The first example might prevent your mother, who lives alone, from falling—again. The second might delight her because dementia means she wouldn’t have remembered Jenny’s birthday otherwise—and she might have struggled to schedule the call even if she did!
The graphic below illustrates the variety of check-ins, reminders, streaming content, and smart-home tasks that a caregiver could configure for a proactive VAI to guide and comfort a care recipient throughout each day.
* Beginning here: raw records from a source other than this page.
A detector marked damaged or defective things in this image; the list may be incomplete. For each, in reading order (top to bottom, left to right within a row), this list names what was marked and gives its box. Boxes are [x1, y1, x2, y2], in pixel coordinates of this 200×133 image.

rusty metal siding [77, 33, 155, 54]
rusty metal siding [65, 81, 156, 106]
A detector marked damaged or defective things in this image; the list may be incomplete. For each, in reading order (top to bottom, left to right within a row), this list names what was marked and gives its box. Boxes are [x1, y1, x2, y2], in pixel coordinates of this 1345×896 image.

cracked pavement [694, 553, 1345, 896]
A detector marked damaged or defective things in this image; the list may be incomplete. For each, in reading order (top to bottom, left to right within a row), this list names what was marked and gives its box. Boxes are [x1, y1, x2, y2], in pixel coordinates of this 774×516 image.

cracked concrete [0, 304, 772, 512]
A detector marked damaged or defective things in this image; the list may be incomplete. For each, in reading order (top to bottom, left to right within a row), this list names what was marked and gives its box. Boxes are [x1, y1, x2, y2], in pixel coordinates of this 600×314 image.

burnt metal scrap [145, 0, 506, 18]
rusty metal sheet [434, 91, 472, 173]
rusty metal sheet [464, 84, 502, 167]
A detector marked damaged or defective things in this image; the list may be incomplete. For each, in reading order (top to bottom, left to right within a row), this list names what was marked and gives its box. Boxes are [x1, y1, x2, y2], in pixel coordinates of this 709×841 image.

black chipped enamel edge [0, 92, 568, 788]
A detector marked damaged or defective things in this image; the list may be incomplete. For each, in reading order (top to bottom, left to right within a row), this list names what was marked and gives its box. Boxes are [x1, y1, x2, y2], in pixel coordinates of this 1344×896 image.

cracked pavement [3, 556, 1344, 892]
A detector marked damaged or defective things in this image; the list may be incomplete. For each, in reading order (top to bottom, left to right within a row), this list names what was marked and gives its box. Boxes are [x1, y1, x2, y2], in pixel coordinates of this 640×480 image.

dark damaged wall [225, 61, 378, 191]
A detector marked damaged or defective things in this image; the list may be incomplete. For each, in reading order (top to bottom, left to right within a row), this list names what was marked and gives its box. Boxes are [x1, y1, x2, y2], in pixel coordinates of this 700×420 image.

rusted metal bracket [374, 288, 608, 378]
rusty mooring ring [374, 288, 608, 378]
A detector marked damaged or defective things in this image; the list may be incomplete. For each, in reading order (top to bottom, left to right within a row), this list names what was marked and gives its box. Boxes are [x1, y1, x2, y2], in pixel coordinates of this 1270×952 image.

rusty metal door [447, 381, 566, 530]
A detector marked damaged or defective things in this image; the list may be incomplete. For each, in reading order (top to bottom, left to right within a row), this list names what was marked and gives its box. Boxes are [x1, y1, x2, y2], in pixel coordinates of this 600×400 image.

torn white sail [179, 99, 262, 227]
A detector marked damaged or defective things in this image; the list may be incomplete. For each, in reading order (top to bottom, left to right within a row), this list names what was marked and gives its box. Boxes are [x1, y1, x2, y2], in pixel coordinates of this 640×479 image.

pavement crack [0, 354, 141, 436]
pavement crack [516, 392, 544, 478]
A voice-AI agent configured this way would provide companionship and structure to the daily life of a remote relative or friend while giving them a feeling of connection and support from their loved ones.
The missing piece
Despite recent innovations like Small Language Models and Action Models (SLMs and SAMs) that enable friendly voice chatbots to talk with users about a variety of topics, no such proactive VAI exists today—one designed to serve aging or chronically ill persons that can be configured by a caregiver or caregiving team.
Reimagining the online model for the greater good—caregiving
Given the internet’s legacy self-service model, today’s voice chatbots only react to and engage with us when we open a mobile app or visit a website. Put simply, today’s apps can’t initiate an interaction with another end-user, regardless of who it is.
Our proposed solution does exactly that:
It enables VAIs to speak proactively to care recipients—with the emotional intelligence and agency of their caregivers—so caregivers can monitor and support someone else 24/7 when they can’t be there in person.
While it may surprise some, this capability is not only possible but straightforward with today’s technology.
The next graphic shows how this new e-care model extends the legacy e-consumption model to support configurable, proactive VAIs for caregivers.
This new model incorporates two key extensions of the legacy web model.
First: Proactive Voice-AI Agents (PVAIs)
Care recipients, shown on the left, can communicate effortlessly and exclusively via voice largely because the VAI no longer waits for them to “wake it up” before engaging.
Instead, it proactively starts dialogs with the care recipient—on behalf of their caregiver—throughout the day. We call this new interface a “proactive voice-AI agent” or “PVAI” to distinguish it from today’s reactive-only VAIs.
Second: User-Controlled Services (UCS)
An individual caregiver or caregiving team, shown on the right side of the graphic, can provide the agency and the intelligence that the PVAI lacks in the form of scheduled dialogs tailored to both their own needs and those of the care recipient.
We call these powerful new capabilities “user-controlled services” or “UCS” to contrast them with the only online model we’ve ever known: host-controlled services (HCS).
Today, we introduced two innovations—PVAIs and UCS—that finally make the web work for caregivers and care recipients alike. Tomorrow, we’ll explore how these innovations work in more depth and show how other stakeholders and technologies can supplement and support the family circle of care.